In UK cinemas from 12 April

Fantastic Machine (2023). Courtesy Picturehouse Entertainment; Photo © Louis Daguerre

Exhibition on Screen: John Singer Sargent 2024, dir. David Bickerstaff

The ‘Exhibition on Screen’ initiative has, over the years, produced a stream of 90-minute films about the work of famous painters, including Old Masters. They tend to hinge around major international exhibitions devoted to those artists – Vermeer this year, Pissarro the year before – and so, to accompany ‘Sargent and Fashion’, which opens at Tate Britain in February, painter and film-maker David Bickerstaff has directed an accompanying documentary that trains its lens on the master portraitist’s sitters and considers how they were dressed. Expect fashion mavens as well as curators to weigh in.

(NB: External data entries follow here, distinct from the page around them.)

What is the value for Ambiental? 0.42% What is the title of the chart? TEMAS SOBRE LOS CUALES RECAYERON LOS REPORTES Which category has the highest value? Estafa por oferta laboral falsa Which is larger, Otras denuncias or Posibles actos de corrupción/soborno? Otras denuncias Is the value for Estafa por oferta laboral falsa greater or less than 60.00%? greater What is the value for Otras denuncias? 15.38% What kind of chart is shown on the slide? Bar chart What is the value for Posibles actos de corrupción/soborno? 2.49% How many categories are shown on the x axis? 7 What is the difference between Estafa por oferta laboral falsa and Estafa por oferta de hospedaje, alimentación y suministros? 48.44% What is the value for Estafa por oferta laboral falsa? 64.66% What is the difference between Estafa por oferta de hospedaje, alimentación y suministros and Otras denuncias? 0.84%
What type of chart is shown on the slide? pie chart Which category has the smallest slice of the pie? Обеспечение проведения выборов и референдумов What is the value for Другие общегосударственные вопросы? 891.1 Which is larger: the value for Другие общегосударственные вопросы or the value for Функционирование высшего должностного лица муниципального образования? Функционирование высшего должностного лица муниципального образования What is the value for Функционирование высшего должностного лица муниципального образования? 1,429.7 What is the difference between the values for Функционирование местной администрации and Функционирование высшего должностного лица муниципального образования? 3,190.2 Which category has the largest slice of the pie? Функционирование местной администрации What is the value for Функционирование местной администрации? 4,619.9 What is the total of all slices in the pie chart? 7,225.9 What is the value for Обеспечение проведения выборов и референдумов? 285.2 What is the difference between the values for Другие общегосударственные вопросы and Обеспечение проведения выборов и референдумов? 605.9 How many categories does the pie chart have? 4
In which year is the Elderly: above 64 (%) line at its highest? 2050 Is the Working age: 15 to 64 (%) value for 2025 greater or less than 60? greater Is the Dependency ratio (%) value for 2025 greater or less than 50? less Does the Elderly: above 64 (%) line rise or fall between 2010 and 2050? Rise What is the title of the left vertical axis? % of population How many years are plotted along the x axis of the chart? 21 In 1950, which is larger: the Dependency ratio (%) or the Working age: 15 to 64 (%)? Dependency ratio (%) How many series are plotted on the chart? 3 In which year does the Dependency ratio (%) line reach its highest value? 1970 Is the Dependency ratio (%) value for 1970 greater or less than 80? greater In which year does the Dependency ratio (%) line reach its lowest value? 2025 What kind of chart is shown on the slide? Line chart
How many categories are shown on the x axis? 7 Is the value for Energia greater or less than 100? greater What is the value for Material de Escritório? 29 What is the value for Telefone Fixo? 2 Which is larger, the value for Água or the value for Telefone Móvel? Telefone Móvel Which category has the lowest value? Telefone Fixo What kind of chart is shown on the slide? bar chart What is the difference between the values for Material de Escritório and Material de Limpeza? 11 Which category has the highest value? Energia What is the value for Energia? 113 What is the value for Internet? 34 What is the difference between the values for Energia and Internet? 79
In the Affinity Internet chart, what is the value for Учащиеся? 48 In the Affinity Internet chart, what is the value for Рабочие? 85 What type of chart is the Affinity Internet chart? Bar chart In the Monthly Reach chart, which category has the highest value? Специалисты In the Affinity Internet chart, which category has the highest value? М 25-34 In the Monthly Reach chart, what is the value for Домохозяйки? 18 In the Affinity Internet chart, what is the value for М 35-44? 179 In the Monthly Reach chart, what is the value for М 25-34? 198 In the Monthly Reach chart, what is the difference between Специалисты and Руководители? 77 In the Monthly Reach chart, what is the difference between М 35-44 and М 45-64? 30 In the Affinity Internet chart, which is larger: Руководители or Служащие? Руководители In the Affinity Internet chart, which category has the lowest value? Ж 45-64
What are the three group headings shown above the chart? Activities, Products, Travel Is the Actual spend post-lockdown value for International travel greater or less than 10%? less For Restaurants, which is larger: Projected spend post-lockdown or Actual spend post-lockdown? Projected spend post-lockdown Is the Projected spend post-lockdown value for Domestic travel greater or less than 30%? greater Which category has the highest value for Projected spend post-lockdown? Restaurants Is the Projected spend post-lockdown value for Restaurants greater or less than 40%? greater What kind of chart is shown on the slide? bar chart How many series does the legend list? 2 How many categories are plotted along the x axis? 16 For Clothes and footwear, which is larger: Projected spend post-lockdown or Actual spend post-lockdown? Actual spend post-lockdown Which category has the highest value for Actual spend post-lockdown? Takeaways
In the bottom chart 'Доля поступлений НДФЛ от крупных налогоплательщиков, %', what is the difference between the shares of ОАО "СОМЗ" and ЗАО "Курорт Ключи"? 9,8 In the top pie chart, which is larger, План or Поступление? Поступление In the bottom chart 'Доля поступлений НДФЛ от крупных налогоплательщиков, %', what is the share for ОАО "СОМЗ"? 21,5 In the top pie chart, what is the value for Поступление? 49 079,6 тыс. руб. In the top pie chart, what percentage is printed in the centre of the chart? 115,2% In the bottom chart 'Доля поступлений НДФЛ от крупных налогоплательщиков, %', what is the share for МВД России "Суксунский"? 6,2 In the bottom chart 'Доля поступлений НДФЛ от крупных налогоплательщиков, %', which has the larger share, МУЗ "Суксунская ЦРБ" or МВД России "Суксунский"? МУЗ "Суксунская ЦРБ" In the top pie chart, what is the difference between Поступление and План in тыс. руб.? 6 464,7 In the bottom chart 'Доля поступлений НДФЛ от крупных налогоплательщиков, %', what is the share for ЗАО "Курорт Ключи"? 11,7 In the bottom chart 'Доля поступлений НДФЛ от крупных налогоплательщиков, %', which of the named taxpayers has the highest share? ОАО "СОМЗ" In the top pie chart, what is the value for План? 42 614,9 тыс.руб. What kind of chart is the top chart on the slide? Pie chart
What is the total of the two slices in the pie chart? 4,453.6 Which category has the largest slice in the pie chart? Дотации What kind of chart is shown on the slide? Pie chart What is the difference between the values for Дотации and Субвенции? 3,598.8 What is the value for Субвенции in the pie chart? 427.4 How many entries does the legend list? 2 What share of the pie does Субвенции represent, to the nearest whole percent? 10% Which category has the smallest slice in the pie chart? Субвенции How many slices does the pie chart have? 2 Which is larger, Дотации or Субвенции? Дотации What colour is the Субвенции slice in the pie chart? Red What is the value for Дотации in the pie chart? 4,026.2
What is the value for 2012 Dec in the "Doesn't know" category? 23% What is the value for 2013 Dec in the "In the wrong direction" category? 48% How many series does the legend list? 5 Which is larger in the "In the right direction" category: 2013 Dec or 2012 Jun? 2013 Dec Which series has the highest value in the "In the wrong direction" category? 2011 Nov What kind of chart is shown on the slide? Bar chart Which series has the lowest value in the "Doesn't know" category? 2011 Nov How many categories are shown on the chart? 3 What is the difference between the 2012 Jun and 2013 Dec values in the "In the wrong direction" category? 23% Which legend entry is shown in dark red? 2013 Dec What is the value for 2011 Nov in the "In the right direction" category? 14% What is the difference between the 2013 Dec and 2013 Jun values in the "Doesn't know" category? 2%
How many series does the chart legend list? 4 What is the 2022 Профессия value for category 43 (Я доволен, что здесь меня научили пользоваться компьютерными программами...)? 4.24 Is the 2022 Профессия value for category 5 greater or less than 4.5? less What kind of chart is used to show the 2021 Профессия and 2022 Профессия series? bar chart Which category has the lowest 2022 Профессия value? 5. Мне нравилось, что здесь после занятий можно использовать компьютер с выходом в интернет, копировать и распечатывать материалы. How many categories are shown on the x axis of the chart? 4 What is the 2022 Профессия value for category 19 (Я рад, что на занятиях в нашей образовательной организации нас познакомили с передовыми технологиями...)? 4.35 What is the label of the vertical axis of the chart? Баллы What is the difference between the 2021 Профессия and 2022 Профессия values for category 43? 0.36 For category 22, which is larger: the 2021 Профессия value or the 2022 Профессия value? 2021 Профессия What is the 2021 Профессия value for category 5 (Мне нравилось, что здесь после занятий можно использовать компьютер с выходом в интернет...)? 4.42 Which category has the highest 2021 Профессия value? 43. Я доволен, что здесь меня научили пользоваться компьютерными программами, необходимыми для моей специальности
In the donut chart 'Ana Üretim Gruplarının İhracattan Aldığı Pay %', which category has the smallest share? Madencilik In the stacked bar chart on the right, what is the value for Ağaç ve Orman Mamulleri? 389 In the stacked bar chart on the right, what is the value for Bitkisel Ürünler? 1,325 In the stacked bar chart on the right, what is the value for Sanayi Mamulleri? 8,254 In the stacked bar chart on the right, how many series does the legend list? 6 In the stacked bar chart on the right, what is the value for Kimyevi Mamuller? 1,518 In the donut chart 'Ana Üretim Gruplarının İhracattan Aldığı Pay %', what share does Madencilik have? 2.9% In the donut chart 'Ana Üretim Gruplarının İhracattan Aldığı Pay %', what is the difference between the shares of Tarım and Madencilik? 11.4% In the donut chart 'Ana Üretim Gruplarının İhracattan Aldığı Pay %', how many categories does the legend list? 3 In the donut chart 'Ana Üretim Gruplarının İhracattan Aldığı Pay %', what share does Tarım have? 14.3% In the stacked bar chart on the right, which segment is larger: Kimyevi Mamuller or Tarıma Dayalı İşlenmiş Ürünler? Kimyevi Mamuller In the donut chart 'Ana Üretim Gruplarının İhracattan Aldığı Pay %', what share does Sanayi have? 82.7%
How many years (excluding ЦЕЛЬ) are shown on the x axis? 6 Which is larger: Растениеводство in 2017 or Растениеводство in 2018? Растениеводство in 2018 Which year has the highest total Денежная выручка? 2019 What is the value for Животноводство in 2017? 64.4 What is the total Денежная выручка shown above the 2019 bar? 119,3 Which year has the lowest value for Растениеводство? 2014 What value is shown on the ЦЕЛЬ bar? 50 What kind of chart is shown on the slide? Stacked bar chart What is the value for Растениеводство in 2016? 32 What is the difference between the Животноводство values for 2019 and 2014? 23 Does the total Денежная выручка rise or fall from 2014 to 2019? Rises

In UK cinemas from 16 April

Ena and Betty, Daughters of Asher and Mrs Wertheimer (1901), John Singer Sargent. Tate Collection. Photo: Joe Humphrys; © Tate

The End, dir. Joshua Oppenheimer

If this year was the year of Oppenheimer, next year could be the year of Oppenheimer – the film-maker Joshua Oppenheimer, that is, who made the groundbreaking documentary The Act of Killing (2012), followed it up with companion piece The Look of Silence (2014) and promptly disappeared for a decade. In those two films, Oppenheimer made artistic practice, artificiality and performance the bedrock of his method. Attempting to gauge the morality of the Indonesian military and political classes who ordered or carried out the murder of half a million suspected leftists in the mid 1960s, he encouraged the goons, who have been living at large, to re-enact the killings as if they were in a pulpy genre film. The result was a truly nightmarish documentary and the world has been waiting to see what Oppenheimer would do next. No one could have predicted that it would be a post-apocalyptic musical starring Tilda Swinton, George MacKay and Michael Shannon, but that’s what we’re getting – and once again, guilt will be a major theme. A Cannes premiere is likely; a wide release in 2024 is hoped for.